Similar trademark claims have been made against NYTimes.se, which mocked The New York Times and corporations like DeBeers. We recently noticed The South Butt, a clothing line which mocks The North Face. And, only a few days ago, environmental activist Brian DeSmet received a complaint for mocking Peabody Energy.

In a world where Ashton Kutcher is considered a brand, a fear of clowns may be a viable business survival strategy.

Regulation of digital marketing heats up. States try it too.
I suppose the fear of regulators is a variation of the fear of clowns.

In 2009, I noted with concern that the FCC began to use “public interest” language to describe its interest in regulating access to, and speech on, the internet.
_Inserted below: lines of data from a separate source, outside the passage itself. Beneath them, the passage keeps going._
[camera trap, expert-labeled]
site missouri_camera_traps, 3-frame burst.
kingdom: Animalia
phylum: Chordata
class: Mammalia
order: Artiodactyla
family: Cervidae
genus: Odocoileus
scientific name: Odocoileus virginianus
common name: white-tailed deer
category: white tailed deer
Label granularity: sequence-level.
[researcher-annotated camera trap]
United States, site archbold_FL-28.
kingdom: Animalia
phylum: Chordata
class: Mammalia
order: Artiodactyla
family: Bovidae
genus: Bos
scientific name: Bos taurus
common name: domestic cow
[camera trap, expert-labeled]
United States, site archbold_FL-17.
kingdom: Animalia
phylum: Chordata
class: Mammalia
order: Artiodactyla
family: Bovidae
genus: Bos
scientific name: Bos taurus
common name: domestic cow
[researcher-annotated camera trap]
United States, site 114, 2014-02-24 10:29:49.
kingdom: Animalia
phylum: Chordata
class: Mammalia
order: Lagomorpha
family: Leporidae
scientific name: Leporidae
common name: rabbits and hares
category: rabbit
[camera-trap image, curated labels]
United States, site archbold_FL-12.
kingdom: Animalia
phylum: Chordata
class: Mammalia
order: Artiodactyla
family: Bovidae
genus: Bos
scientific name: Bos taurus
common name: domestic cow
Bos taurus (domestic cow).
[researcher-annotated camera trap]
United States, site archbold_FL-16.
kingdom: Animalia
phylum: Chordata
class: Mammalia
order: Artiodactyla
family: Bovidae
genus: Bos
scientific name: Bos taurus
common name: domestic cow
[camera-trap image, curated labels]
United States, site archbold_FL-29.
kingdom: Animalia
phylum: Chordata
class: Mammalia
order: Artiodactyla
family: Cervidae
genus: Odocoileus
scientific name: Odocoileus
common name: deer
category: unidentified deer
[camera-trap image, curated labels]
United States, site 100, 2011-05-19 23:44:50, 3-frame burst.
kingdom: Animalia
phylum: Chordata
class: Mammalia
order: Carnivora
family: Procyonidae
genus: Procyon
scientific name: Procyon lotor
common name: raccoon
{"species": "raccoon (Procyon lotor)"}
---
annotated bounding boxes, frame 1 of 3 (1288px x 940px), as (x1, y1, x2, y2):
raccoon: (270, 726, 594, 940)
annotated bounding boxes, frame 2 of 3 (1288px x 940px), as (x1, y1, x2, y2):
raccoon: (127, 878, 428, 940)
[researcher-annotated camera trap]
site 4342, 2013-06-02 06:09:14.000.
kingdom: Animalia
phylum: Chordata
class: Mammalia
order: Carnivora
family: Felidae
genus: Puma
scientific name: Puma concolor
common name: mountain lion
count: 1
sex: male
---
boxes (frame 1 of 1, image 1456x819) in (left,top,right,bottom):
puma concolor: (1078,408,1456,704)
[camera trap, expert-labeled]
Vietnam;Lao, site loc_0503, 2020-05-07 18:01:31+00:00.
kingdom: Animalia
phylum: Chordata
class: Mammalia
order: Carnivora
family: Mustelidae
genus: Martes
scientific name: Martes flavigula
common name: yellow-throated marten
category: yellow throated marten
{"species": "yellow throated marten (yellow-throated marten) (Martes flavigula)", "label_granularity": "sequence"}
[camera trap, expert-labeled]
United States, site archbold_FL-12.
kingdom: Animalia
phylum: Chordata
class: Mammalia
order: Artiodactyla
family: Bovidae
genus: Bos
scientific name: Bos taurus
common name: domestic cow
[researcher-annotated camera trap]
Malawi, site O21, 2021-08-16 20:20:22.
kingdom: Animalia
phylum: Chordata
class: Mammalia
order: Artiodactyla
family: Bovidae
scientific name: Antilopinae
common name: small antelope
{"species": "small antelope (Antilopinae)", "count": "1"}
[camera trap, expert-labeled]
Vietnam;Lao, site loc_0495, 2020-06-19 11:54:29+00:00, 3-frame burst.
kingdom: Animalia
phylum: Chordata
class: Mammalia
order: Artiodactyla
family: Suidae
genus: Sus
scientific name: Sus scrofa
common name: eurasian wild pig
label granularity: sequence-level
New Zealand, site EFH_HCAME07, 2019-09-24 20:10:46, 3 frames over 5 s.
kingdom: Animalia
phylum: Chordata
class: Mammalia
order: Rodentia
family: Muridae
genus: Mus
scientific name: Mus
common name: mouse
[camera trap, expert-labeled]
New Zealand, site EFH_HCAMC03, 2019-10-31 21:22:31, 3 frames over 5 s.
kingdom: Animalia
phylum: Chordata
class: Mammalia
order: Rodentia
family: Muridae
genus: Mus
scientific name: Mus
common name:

Our friends point out that the FCC has sometimes shown more concern for the demands of corporate lobbyists and “public decency” advocates than it has for individual civil liberties.

Consider the FCC’s efforts to protect Americans from “dirty words” in FCC v. Pacifica Foundation, or its much-criticized deregulation of the media industry, or its narrowly thwarted attempt to cripple video innovation with the Broadcast Flag.

The impulse to regulate (and tax) the Net extends to state and local levels. John Ottaviani guest-blogged on Eric Goldman’s Tech & Marketing Law Blog about Maine’s passage of a little COPPA Act banning the use of personal information about minors for marketing purposes (which the Maine Attorney General then refused to enforce) and Kentucky’s seizing of domain names. Add to these Massachusetts’ failed online privacy act and numerous states’ decisions to tax e-commerce. States, along with federal regulators, seem to be keen to mold the internet.

If there is a common theme between these issues, is that parody and regulation is that both claim to be in the public interest, and both hard to defend against. I expect to see marketers organize to participate in regulatory dialog, and I expect to see clowns rampant as ever on the web and in social media.